I confess I have never heard of Simon Forman, so I found this article about him very informative (it was posted on Facebook by Stephanie Gailling of Planetary Apothecary). He was an astrologer in the late 16th century, predating William Lilly who is one of the more famous medieval astrologers and evidently inherited a wealth of Forman’s knowledge via Elias Ashmole who collected Forman’s papers after death.
Forman may have been one of the first medical astrologers. Though he “fancied himself a magus [magician],” he also obtained a degree in “physic” and a license to practice medicine after he had been fined for practicing medicine without a license. Like today, the practice of healing was steeped in political controversy:
The College of Physicians of London was founded in 1514 (it received a Royal Charter in 1674).
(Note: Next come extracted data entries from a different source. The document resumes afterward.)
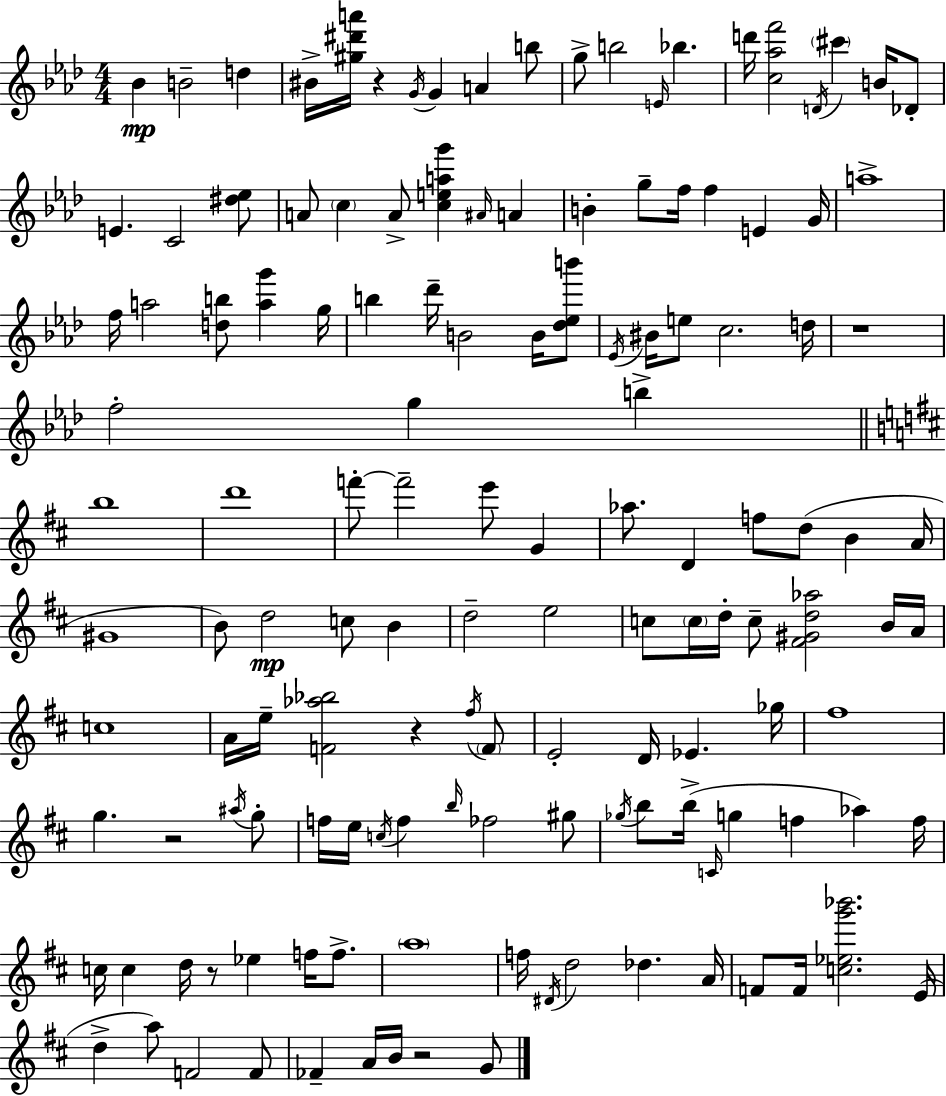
{
  \clef treble
  \numericTimeSignature
  \time 4/4
  \key aes \major
  bes'4\mp b'2-- d''4 | bis'16-> <gis'' dis''' a'''>16 r4 \acciaccatura { g'16 } g'4 a'4 b''8 | g''8-> b''2 \grace { e'16 } bes''4. | d'''16 <c'' aes'' f'''>2 \acciaccatura { d'16 } \parenthesize cis'''4 | \break b'16 des'8-. e'4. c'2 | <dis'' ees''>8 a'8 \parenthesize c''4 a'8-> <c'' e'' a'' g'''>4 \grace { ais'16 } | a'4 b'4-. g''8-- f''16 f''4 e'4 | g'16 a''1-> | \break f''16 a''2 <d'' b''>8 <a'' g'''>4 | g''16 b''4 des'''16-- b'2 | b'16 <des'' ees'' b'''>8 \acciaccatura { ees'16 } bis'16 e''8 c''2. | d''16 r1 | \break f''2-. g''4 | b''4-> \bar "||" \break \key d \major b''1 | d'''1 | f'''8-.~~ f'''2-- e'''8 g'4 | aes''8. d'4 f''8 d''8( b'4 a'16 | \break gis'1 | b'8) d''2\mp c''8 b'4 | d''2-- e''2 | c''8 \parenthesize c''16 d''16-. c''8-- <fis' gis' d'' aes''>2 b'16 a'16 | \break c''1 | a'16 e''16-- <f' aes'' bes''>2 r4 \acciaccatura { fis''16 } \parenthesize f'8 | e'2-. d'16 ees'4. | ges''16 fis''1 | \break g''4. r2 \acciaccatura { ais''16 } | g''8-. f''16 e''16 \acciaccatura { c''16 } f''4 \grace { b''16 } fes''2 | gis''8 \acciaccatura { ges''16 } b''8 b''16->( \grace { c'16 } g''4 f''4 | aes''4) f''16 c''16 c''4 d''16 r8 ees''4 | \break f''16 f''8.-> \parenthesize a''1 | f''16 \acciaccatura { dis'16 } d''2 | des''4. a'16 f'8 f'16 <c'' ees'' g''' bes'''>2. | e'16( d''4-> a''8) f'2 | \break f'8 fes'4-- a'16 b'16 r2 | g'8 \bar "|."
}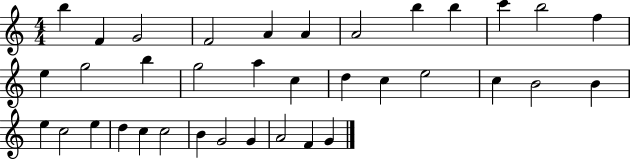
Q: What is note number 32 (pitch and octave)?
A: G4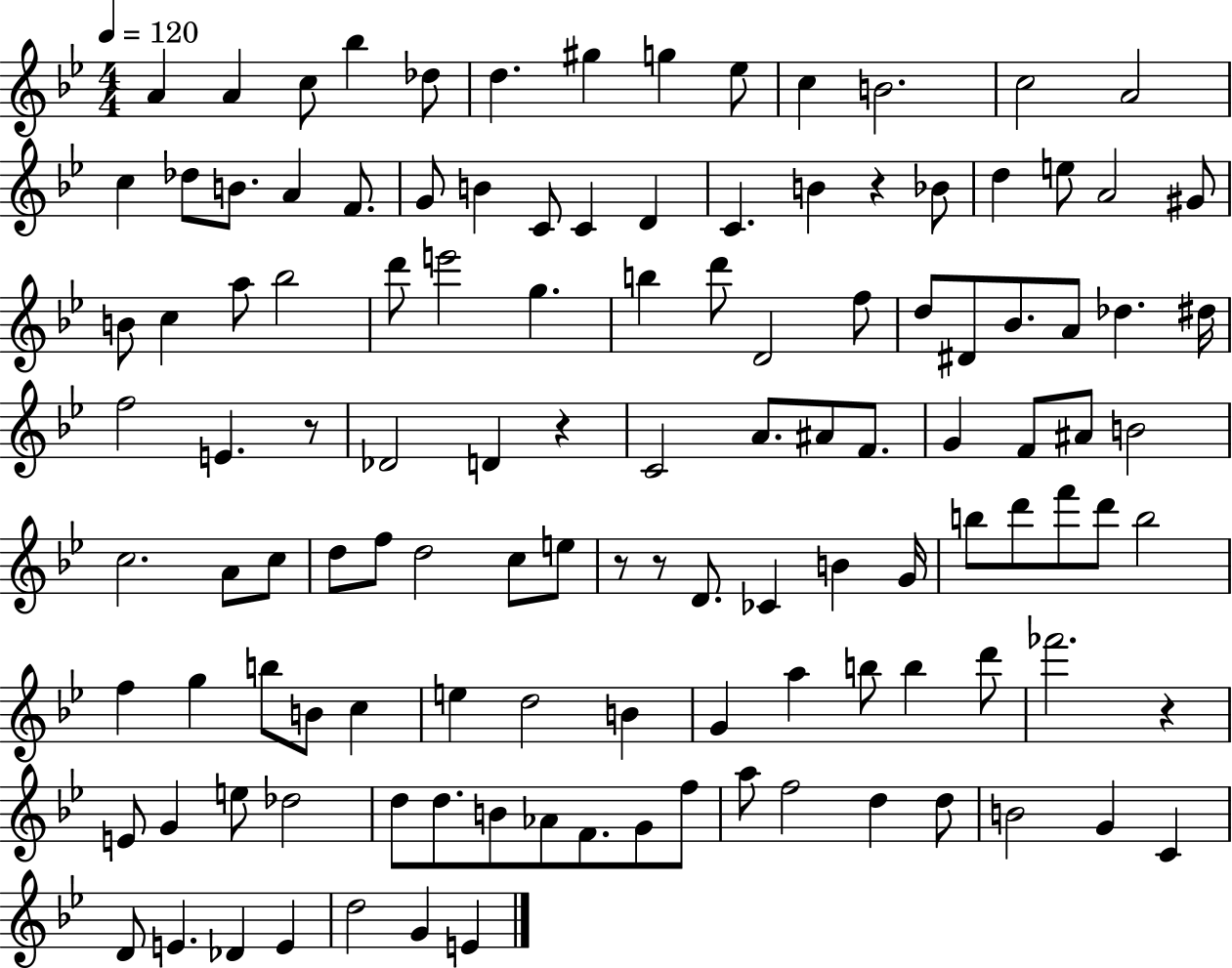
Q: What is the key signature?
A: BES major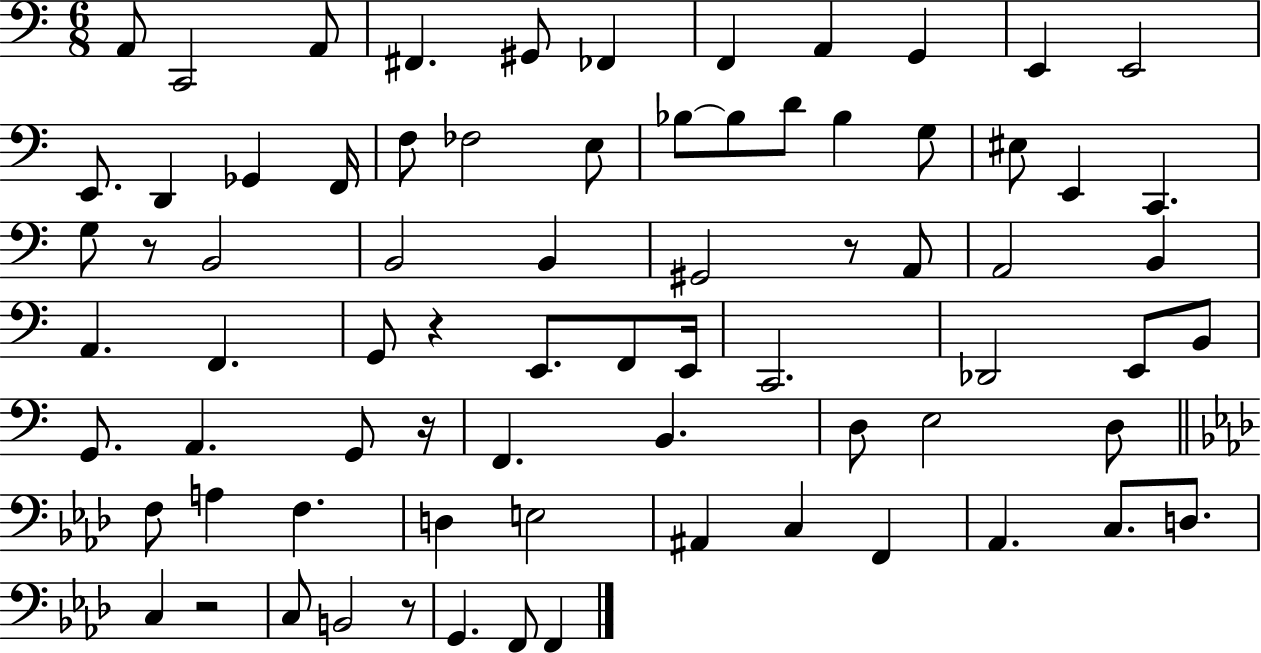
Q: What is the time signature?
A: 6/8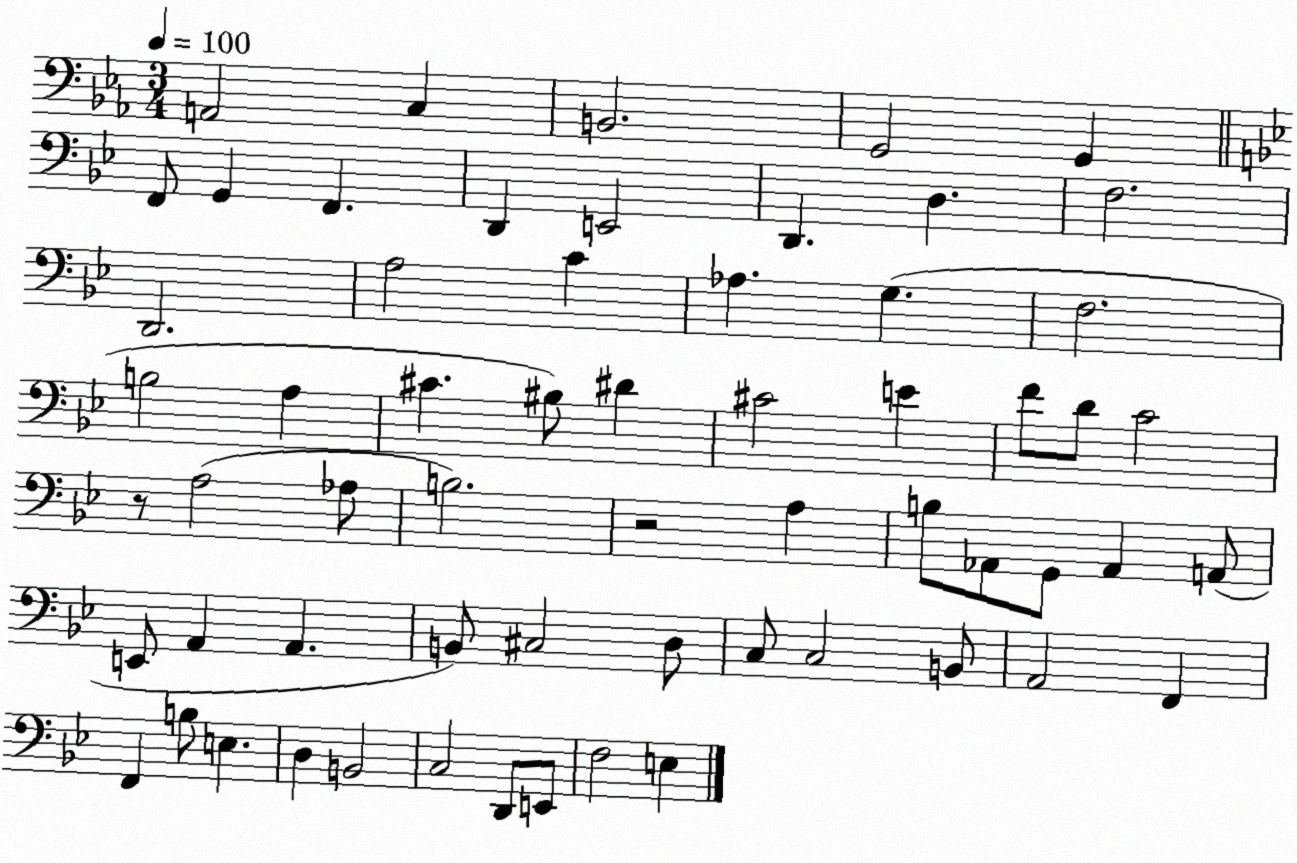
X:1
T:Untitled
M:3/4
L:1/4
K:Eb
A,,2 C, B,,2 G,,2 G,, F,,/2 G,, F,, D,, E,,2 D,, D, F,2 D,,2 A,2 C _A, G, F,2 B,2 A, ^C ^B,/2 ^D ^C2 E F/2 D/2 C2 z/2 A,2 _A,/2 B,2 z2 A, B,/2 _A,,/2 G,,/2 _A,, A,,/2 E,,/2 A,, A,, B,,/2 ^C,2 D,/2 C,/2 C,2 B,,/2 A,,2 F,, F,, B,/2 E, D, B,,2 C,2 D,,/2 E,,/2 F,2 E,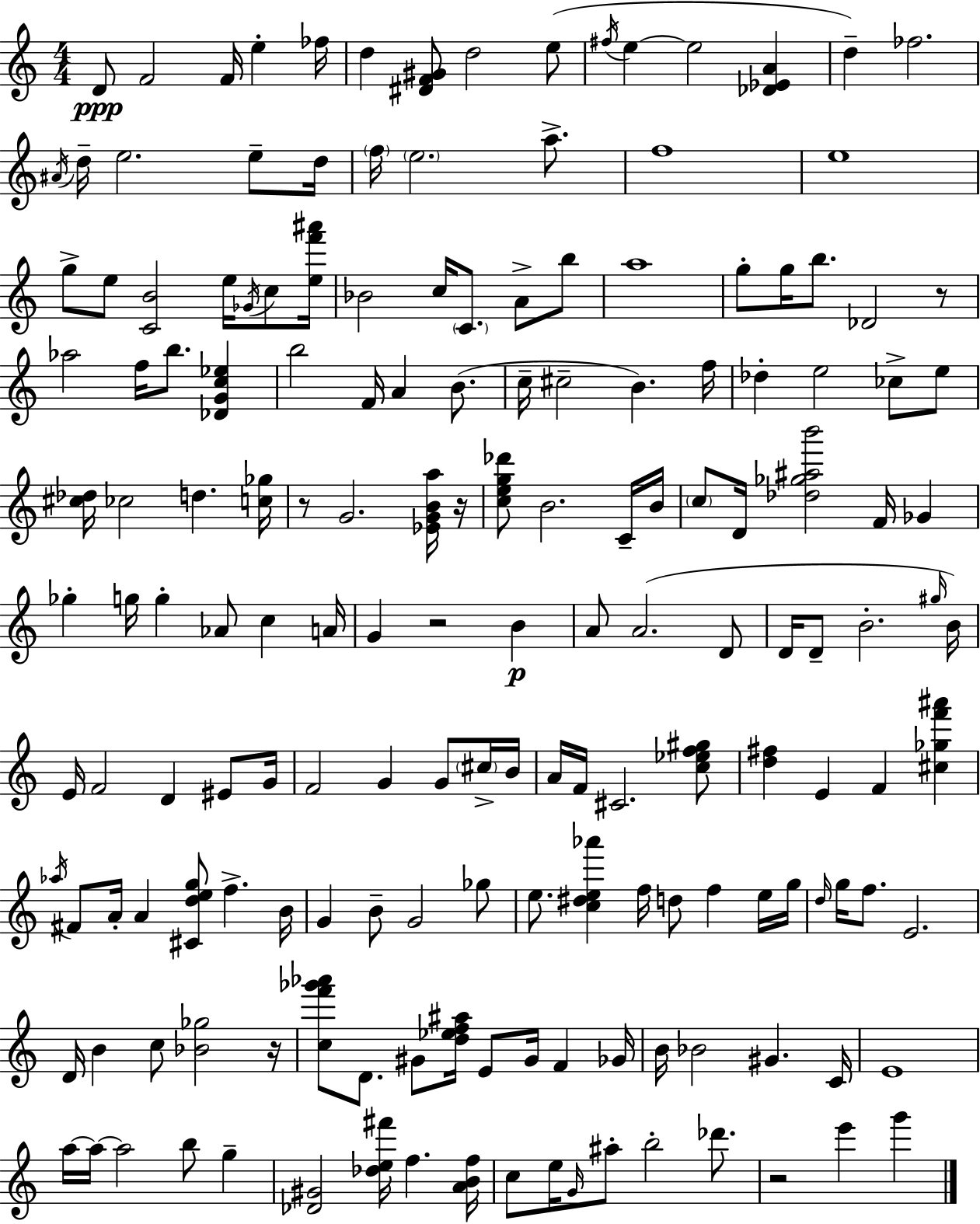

Its powers waxed and waned over the coming centuries, depending on support from the Crown and courts. It issued licences to practise physic, inspected the wares of apothecaries and heard cases of malpractice. Physic was defined as medicine that concerns the internal workings of the body. It was rooted in the teachings of Galen, adapted and augmented as it was transmitted through the Arab world and into the universities of medieval and Renaissance Europe. The four humours – blood, phlegm, yellow bile, black bile – had elemental properties (hot, cold, moist, dry) and an imbalance resulted in illness. Physicians advised their clients about how to maintain health through attention to diet, sleep and exercise and prescribed remedies to maintain the correct balance or to moderate a disruption. As directed, barber-surgeons performed blood-letting and apothecaries filled prescriptions for substances to evacuate the body through vomits, purges or sweats. Physicians and a minority of surgeons learned their art at the universities. Apothecaries and most surgeons trained through apprenticeships. These occupations were regulated through urban guilds.
This was a hierarchy of knowledge and status. Physicians were the medical elite, though they represent only a fraction of the medical practitioners in early modern London. Between 1580 and 1600 there were 50 licensed physicians in London. During this period the college identified 150 people practising physic in the city without due authority, some of whom were licensed but most of whom represent a larger body of irregular practitioners, many holding multiple occupations. These people ranged from highly educated men with medical degrees from foreign universities to people (mostly men, the occasional woman) who were schooled through experience alone. These practitioners came to the attention of the college through informants, during disputes over contracts or in cases of malpractice. From the perspective of the college, Forman was a quack. They examined him and found that he had little Latin learning and his knowledge of astrology was risible. Other practitioners defied the college’s authority but Forman alone professed the supremacy of his astrological methods and attracted such an extensive clientele.
Forman actively challenged the established hierarchy in the name of astrology, promoting a model of medicine in which a single practitioner managed his patients’ health by reading the stars to judge the cause of the disease, advising on regimen, performing blood-letting and minor surgery as necessary and prescribing his own distillations and drugs. Not only did the astrologer provide a complete service in tune with the cosmos, he alone could judge whether a disease was natural, demonic or divine. He alone could fashion amulets and potions charged with occult forces. …
Of course today we generally don’t consider disease as being either demonic or divine, but the dispute between the medical establishment and alternative healing practitioners is still very much with us.
Forman had his enemies and his critics as one would expect, but he was evidently an important link in the chain of astrological knowledge in a time where darkness kept such knowledge hidden.